_PROBLEM DESCRIPTION_
Rewrite the entries in the stretch from the line containing "How far away from" through the end of the entries, both ends included, keeping the requests unchanged. In the answers, multiply every distance by 2.05 and round each result to the same number of decimal places as the original, with halves rounded up.

_RECORD SET_
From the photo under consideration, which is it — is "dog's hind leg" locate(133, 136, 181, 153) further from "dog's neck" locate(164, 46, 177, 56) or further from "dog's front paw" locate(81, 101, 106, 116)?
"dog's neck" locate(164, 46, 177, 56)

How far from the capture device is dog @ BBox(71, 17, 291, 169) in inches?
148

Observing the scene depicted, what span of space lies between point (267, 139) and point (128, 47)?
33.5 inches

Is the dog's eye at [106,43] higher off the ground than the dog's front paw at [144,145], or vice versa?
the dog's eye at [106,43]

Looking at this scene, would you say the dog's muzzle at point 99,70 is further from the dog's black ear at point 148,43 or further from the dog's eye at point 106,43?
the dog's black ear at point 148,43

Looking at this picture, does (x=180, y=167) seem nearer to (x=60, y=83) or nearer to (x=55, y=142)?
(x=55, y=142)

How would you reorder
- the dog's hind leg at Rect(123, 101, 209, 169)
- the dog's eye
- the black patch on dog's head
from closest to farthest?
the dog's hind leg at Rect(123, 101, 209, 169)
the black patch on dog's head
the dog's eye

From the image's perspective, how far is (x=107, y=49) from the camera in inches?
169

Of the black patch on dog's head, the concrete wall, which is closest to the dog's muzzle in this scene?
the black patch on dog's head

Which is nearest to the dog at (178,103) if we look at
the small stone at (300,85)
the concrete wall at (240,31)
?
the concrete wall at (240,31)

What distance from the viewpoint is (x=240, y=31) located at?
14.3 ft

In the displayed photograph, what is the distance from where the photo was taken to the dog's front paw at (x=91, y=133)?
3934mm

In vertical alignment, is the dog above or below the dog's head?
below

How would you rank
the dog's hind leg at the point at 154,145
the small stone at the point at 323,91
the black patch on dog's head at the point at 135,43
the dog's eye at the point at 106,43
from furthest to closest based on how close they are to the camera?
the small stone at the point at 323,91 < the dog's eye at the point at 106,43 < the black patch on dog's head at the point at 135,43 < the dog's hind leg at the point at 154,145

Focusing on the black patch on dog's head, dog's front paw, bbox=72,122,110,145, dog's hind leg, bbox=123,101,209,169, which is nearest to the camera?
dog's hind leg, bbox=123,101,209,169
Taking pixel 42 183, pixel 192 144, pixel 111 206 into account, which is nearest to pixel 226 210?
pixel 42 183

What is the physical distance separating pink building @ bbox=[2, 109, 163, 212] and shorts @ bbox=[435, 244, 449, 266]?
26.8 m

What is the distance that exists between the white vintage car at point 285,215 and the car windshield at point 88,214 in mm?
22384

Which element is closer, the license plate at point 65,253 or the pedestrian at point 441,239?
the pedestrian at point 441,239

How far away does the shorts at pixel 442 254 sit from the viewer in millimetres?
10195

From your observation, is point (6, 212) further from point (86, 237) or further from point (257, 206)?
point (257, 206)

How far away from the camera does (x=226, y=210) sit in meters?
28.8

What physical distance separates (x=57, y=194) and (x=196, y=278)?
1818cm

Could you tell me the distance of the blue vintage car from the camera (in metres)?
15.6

_THE ANSWER_
How far away from the camera does (x=226, y=210) sit in meters?
59.0

What physical distance separates (x=57, y=194) and (x=196, y=278)?
3727cm

Could you tell me the distance of the blue vintage car from the camera (in metres)?
32.0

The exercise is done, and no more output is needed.